═════ Dataset records
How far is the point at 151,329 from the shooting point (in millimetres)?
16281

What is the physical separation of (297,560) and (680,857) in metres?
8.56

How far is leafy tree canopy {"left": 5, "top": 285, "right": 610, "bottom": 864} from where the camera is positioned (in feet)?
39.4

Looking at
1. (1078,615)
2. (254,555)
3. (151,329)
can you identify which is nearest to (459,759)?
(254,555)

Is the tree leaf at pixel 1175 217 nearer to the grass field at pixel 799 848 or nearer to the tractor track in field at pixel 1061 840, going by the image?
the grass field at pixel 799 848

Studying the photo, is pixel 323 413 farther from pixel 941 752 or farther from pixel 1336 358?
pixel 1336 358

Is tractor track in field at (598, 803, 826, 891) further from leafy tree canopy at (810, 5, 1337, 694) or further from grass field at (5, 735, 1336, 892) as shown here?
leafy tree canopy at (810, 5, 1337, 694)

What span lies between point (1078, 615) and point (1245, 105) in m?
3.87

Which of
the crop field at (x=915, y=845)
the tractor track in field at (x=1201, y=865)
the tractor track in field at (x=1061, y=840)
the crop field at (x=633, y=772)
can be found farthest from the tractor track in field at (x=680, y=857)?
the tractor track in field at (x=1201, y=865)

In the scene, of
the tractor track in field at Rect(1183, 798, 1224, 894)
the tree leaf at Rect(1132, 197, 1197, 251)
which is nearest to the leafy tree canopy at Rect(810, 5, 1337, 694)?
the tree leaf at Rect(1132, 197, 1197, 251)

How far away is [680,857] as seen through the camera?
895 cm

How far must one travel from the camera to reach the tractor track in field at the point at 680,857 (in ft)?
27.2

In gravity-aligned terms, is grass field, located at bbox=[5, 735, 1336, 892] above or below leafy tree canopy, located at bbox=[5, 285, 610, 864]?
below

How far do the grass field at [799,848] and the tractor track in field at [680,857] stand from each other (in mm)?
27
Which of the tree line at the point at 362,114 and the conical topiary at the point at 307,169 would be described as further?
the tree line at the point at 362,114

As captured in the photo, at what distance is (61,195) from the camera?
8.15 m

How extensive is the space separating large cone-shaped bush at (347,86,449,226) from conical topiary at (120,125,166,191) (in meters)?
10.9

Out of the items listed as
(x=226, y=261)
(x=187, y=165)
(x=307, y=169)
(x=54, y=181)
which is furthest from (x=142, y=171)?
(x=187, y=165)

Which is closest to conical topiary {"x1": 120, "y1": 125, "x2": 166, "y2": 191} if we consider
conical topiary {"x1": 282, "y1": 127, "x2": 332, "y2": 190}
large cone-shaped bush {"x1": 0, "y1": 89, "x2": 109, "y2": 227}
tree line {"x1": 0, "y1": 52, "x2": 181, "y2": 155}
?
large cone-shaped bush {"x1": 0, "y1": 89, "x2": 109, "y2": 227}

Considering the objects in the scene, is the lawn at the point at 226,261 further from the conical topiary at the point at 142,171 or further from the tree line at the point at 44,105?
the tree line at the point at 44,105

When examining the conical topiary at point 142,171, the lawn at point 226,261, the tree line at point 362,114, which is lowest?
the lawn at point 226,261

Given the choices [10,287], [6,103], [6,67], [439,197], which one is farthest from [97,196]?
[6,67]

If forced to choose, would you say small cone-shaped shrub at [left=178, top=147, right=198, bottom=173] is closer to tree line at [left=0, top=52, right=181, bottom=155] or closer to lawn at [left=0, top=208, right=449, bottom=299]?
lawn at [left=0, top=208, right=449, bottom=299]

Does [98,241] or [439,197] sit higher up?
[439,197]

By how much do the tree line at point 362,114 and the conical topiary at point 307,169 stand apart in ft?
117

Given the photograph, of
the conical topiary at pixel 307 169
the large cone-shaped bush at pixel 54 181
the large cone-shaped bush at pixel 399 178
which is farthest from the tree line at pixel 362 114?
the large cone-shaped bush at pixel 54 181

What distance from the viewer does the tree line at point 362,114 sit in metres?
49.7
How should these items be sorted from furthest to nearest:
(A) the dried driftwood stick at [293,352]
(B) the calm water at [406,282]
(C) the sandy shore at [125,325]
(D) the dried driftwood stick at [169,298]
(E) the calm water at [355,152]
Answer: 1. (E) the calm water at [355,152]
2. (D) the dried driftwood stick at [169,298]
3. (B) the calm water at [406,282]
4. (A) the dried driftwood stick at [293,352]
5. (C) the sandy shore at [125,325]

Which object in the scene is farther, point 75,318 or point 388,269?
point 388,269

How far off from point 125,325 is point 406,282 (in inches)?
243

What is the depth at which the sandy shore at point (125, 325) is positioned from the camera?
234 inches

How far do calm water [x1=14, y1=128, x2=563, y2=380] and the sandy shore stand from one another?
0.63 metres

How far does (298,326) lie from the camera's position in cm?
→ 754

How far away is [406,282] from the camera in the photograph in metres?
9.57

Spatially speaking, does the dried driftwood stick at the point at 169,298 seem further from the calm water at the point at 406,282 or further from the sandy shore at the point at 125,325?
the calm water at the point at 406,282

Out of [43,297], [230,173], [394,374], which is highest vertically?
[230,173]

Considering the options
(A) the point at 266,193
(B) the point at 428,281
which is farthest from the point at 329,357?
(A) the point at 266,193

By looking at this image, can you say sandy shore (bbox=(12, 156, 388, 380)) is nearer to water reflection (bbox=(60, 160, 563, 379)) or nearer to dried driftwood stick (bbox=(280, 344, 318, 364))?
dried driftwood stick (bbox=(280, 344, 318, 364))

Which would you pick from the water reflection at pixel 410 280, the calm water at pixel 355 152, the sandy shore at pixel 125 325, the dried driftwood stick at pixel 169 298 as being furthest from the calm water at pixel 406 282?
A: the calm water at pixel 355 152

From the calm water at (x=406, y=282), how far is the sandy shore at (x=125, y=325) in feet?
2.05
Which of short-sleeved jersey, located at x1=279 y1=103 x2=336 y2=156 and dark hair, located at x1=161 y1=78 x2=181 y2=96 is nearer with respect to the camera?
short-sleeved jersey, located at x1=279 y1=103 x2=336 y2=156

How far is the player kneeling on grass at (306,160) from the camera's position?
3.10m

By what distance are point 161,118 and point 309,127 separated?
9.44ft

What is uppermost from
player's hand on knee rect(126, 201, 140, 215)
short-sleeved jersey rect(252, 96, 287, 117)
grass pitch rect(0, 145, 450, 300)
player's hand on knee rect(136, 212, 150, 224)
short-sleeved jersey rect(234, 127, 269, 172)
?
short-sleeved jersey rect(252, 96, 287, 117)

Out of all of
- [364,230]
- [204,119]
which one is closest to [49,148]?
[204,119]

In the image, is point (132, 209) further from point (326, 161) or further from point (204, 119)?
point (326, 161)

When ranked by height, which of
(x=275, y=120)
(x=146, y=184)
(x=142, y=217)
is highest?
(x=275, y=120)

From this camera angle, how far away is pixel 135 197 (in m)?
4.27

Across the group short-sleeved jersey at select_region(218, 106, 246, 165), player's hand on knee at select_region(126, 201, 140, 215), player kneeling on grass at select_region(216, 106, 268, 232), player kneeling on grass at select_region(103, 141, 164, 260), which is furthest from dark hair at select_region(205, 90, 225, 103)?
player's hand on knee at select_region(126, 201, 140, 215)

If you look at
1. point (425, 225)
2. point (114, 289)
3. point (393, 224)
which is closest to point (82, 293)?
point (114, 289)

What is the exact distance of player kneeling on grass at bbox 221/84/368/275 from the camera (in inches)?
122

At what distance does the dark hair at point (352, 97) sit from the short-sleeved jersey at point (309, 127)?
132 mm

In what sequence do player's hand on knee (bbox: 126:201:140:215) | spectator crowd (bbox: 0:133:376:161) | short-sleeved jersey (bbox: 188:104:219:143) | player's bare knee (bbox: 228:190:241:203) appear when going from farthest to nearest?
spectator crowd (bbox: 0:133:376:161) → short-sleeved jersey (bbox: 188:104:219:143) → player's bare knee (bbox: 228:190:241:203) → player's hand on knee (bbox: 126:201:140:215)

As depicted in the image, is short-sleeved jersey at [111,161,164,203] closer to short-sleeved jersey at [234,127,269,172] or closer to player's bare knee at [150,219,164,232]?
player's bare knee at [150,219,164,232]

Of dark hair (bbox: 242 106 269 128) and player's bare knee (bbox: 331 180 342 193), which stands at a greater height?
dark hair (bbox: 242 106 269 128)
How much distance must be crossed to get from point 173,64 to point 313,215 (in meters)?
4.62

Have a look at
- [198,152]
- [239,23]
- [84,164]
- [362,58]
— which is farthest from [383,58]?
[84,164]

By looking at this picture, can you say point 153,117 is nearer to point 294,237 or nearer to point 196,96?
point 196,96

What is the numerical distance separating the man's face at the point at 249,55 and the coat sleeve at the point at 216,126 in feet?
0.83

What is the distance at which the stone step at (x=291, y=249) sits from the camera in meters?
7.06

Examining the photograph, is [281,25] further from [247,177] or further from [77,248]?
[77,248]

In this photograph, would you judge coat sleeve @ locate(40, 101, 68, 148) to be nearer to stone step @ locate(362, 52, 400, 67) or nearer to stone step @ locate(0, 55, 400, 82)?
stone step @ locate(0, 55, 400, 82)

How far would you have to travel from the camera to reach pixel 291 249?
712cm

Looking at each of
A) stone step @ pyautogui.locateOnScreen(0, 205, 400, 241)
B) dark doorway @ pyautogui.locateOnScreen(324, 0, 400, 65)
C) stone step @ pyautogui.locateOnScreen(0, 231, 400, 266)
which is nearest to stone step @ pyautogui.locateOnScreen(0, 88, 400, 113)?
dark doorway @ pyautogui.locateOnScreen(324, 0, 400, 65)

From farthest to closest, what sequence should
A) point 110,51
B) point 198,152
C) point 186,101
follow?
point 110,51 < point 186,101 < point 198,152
══════════
To do – Transcribe the material starting at the line containing "What is the distance" and ending at the last line of the material, both ends included.

Finished answer –
What is the distance at which the stone step at (x=291, y=249) sits from the camera in meters?
7.06

Examining the photograph, is [281,25] further from [247,177] or further from [77,248]?
[77,248]

In this photograph, would you judge coat sleeve @ locate(40, 101, 68, 148) to be nearer to stone step @ locate(362, 52, 400, 67) or nearer to stone step @ locate(0, 55, 400, 82)?
stone step @ locate(0, 55, 400, 82)

How far would you have to travel from the camera to reach pixel 291 249?
712cm

Looking at each of
A) stone step @ pyautogui.locateOnScreen(0, 205, 400, 241)
B) dark doorway @ pyautogui.locateOnScreen(324, 0, 400, 65)
C) stone step @ pyautogui.locateOnScreen(0, 231, 400, 266)
which is nearest to stone step @ pyautogui.locateOnScreen(0, 88, 400, 113)?
dark doorway @ pyautogui.locateOnScreen(324, 0, 400, 65)

From farthest to closest, what sequence should
A) point 110,51
B) point 198,152
C) point 186,101
follow?
point 110,51 < point 186,101 < point 198,152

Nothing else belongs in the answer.